MATERIALS AND METHODS
Frozen WormBase data set WS120 (http://ws120.wormbase.org/) was used for all analysis except as noted. Downloaded WormBase GFF files were parsed to produce a set of usable Java objects for computer analysis, including all exon positions, coding regions, and other features of interest for every gene, including all alternative splice forms. A set of 22,234 gene products were translated on the basis of this information and the matching chromosome sequences. For genes with multiple splice forms, all but the longest splice form were discarded from this set, which resulted in a set of 19,874 proteins. Keeping a single splice form eliminated blastp matches among splice forms and simplified subsequent analysis. The longest splice form was kept with the idea that this form was most likely to encode a complete functional gene product, but this choice might affect clustering accuracy in some cases. An all-by-all blastp search was conducted for all proteins from each chromosome, using the “–m 8” tabular output option (NCBI Blast 2004 at ftp://ftp.ncbi.nlm.nih.gov/blast/executables/release/2.2.9/). For cluster analysis, a window of 20 genes was moved along the chromosome and cases were collected in which at least one pair of genes in the window were blastp matches with an E-value ≤ 0.001 and with a blast alignment that extended over at least 80% of the query protein. For each such pair, the blast bit score was divided by the query length to generate a bit-score-per-residue value. All such pair values for the window were summed and divided by the number of genes in the window. A histogram bar was plotted at the position of the window centroid (the mean position of the coding start for each gene in the window). This plot is shown in Figure 1, after scaling and annotation of some of the major clusters. Note that this approach produces a histogram bar that reflects the total local gene clustering, regardless of whether this results from one or more gene families. It also weights high-scoring blast matches more heavily than low-scoring ones. The window was moved one gene at a time, so a specific local cluster will contribute values to several histogram bars in its region. Search window sizes ranging from 10 to 50 and various blast match criteria were tested with broadly similar results to those reported here.
Because the clustering algorithm depends on comparing predicted gene products, there will inevitably be some inaccuracy in the clusters assigned. The most likely inaccuracy is underinclusion since gene prediction errors may cause failure to pass the clustering criteria. Because the clustering algorithm requires 80% blast alignment only of query (not of target), it should be relatively insensitive to modest inaccuracies. Such underinclusion is likely to be more severe for genes with less experimental transcript validation, which largely derives from EST data. Cluster genes and autosomal arm genes are transcribed at lower levels than other genes; I anticipate that more accurate gene predictions will modestly increase the number and size of gene clusters and that their genomic location will remain arm biased (and possibly will be more arm biased).
Cluster number and size statistics:
To test whether the distribution of clusters was nonrandom, I used a position-randomizing approach. For each chromosome to test, gene order was randomized and an identical clustering algorithm was run with the new gene order. This was repeated multiple times to acquire a statistical sampling. The number of clusters in randomized tests fit a normal distribution and a one-sample t-test was performed to determine whether the real cluster number deviated from this distribution. Significance of the size of clusters was determined by a nonparametric test because the distribution of real cluster sizes deviated sharply from normal. A list of real cluster sizes was compared to a concatenated list of cluster sizes from multiple randomized tests and the lists were compared by the Mann-Whitney U-test. For both cluster number and cluster size, the P-value was two-tailed and was determined using InStat 3.05 (GraphPad Software).
····················
▸ Exercise brief: Translate this sentence from the methods text into Spanish: "The window was moved one gene at a time, so a specific local cluster will contribute values to several histogram bars in its region." The rows have no connection to the methods text.
····················
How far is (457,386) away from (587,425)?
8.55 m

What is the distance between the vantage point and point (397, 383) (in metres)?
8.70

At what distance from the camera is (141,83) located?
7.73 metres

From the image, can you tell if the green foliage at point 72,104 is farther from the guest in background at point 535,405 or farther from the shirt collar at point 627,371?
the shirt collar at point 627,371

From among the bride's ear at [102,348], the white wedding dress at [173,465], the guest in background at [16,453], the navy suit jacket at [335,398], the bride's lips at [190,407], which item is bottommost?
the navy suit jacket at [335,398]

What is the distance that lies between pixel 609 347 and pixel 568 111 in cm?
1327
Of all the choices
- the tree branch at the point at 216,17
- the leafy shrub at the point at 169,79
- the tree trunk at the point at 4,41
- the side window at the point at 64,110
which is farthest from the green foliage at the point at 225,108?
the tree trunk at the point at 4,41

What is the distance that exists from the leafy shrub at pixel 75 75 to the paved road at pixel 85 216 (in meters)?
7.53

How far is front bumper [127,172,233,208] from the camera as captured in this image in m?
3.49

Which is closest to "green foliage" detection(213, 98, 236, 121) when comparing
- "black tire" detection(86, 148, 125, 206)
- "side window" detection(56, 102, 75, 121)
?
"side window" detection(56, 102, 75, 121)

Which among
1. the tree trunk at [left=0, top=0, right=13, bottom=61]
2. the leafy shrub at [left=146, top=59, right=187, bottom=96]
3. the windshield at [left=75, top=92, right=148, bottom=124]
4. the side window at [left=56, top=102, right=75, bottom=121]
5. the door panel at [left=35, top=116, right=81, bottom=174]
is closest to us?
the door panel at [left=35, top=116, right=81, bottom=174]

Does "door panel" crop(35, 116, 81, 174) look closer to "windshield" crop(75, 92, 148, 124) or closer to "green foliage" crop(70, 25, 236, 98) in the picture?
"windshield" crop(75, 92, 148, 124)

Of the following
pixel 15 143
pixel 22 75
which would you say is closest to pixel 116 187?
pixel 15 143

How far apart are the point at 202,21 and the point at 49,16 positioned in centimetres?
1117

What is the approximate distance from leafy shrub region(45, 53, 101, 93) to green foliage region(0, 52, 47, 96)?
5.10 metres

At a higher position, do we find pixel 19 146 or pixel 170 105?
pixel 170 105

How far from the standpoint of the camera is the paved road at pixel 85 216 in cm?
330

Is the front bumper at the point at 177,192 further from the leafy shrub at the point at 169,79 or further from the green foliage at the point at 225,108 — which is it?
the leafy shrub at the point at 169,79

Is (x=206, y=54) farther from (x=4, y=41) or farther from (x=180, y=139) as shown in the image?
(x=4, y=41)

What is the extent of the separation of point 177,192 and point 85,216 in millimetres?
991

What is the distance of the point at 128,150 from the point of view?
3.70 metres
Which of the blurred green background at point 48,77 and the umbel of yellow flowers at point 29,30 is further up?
····················
▸ Solution below: La ventana se desplazó un gen a la vez, de modo que un agrupamiento local específico aportará valores a varias barras del histograma en su región.